Here, luxury doesn’t shout its presence with bling or ostentatious features, instead it quietly whispers, with fine materials — from Italian marble to sumptuous silks, impeccable attention to detail, and touches including the signature fragrance that wafts around you from the second you enter.
The hotel is responsible for a couple of firsts for the brand, including its ‘Little Gems’ kids club — where children are entertained with bespoke activities such as cooking classes and treasure hunts while their parents enjoy some downtime — and the global debut of the Bulgari Marina & Yacht Club, which has its own pool and recreation facilities, signature seafood restaurant, and 50-berth harbor.
All rooms and suites feature a walk-in closet, spacious balconies, smooth one-touch button controls, and bathrooms with standalone tubs boasting enviable views — making for some excellent Insta-fodder. The signature trunk-style mini-bar is as funky as it is functional, and the trendy basket beach bags are perfect for stashing your souvenirs — including designer knick-knacks from on-site concept store La Galleria.
The one-, two-, and three-bedroom villas offer private pools and butler service, but you don’t want to miss the resort’s circular central pool, where luxury cabanas with oversized daybeds and on-call service invite you to lounge the day away.

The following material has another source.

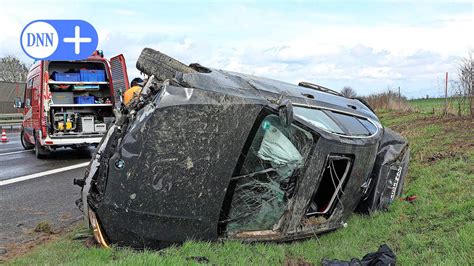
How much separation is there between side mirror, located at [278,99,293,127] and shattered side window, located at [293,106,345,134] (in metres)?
0.26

Just adjacent is the crescent-shaped private beach, with the gentle waters of the Arabian Gulf offering perfect swimming conditions, even if the tip of the seahorse-shaped island mars the view slightly.
Whether you opt for a beach-and-pool day or a Dubai-sightseeing trip, your evening should definitely be devoted to the quintessentially Italian aperitivo experience at Il Bar, where an oval-shaped chrome counter provides a social centerpiece, and an outdoor terrace offers marina views. The seriously chic Il Ristorante (by lauded Italian chef Niko Romito) is just next door, and shares the terrace. Its tiramisu is one of the best in town, as is the freshly baked rustic bread.
Offering a more pared-back dining experience are La Spiaggia, a beachside restaurant and bar, and Il Café, the Bulgari take on a casual all-day dining destination which still features jaw-dropping design, and, in line with the whole ‘nothing is too much trouble’ service ethos, serves breakfast all day.
That ethos extends to the spa too, where therapists provide the ultimate in pampering using top-shelf products, including La Mer, in a soothing nature-inspired space. The use of rare precious materials, including grey Vicenza stone and green onyx, infuse the environment with a subtle opulence.
A 25-meter indoor swimming pool with its own cabanas, extensive facilities (including a shower offering a “Caribbean thunderstorm” experience), and private hammam, plus an exclusive Lee Mullins training program at the state-of-the-art gym complete the impressive recreation facilities at the resort.
If you’re looking for a classy, authentic ‘slice-of-Italy’ experience in the Middle East, then the Bulgari Resort Dubai is where you should check in.